**STATED TASK:** List each line of the listing below that contains the word "pixel", copying the lines as they appear.

**RECORDS SUPPLIED:**

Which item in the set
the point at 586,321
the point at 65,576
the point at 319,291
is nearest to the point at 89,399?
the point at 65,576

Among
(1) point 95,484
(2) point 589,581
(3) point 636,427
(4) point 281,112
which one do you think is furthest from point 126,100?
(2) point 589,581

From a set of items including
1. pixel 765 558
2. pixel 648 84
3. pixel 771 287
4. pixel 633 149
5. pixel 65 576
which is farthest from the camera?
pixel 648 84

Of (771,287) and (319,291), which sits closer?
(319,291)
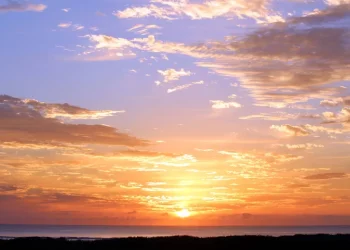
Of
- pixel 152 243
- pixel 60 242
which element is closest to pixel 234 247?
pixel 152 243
--
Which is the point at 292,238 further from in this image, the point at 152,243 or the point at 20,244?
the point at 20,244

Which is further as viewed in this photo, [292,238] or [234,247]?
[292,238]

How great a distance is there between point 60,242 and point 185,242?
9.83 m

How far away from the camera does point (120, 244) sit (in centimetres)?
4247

**OUTPUT BELOW:**
1. pixel 765 558
2. pixel 648 84
3. pixel 771 287
4. pixel 633 149
5. pixel 65 576
pixel 648 84
- pixel 152 243
- pixel 60 242
which element is closest to pixel 234 247?
pixel 152 243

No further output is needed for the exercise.